## Problem to work on
Reproduce the stretch of the passage about Moira's spinal surgery from "But this latest" through "night after night.".
╭─ Document segment
But this latest surgery was the most serious of all. At the end of this seven-hour surgery, Moira had fourteen inches of metal rods and screws in her spine, everything fused together, totally locked in place. In May 2017, she spent four and a half weeks in the hospital recovering, and I canceled everything to stay with her, sleeping on the room’s tiny sofa at night. For the first two and a half weeks, Moira lay in terrible pain, and it took a while for the team to nail down the right mix of pain relievers. I’ve met a lot of families whose loved ones needed an extended hospital stay, and I couldn’t help but think of all the families of our nation’s defenders who have faced the same thing—multiple surgeries, lots of pain, trying to get their loved ones through it safely, staying by their side day after day, night after night.
╰─
╭─ Extracted entries
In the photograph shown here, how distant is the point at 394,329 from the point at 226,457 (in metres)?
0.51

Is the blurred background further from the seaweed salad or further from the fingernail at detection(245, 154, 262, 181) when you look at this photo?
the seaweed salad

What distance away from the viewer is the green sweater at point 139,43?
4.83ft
╰─
## Written reply
But this latest surgery was the most serious of all. At the end of this seven-hour surgery, Moira had fourteen inches of metal rods and screws in her spine, everything fused together, totally locked in place. In May 2017, she spent four and a half weeks in the hospital recovering, and I canceled everything to stay with her, sleeping on the room’s tiny sofa at night. For the first two and a half weeks, Moira lay in terrible pain, and it took a while for the team to nail down the right mix of pain relievers. I’ve met a lot of families whose loved ones needed an extended hospital stay, and I couldn’t help but think of all the families of our nation’s defenders who have faced the same thing—multiple surgeries, lots of pain, trying to get their loved ones through it safely, staying by their side day after day, night after night.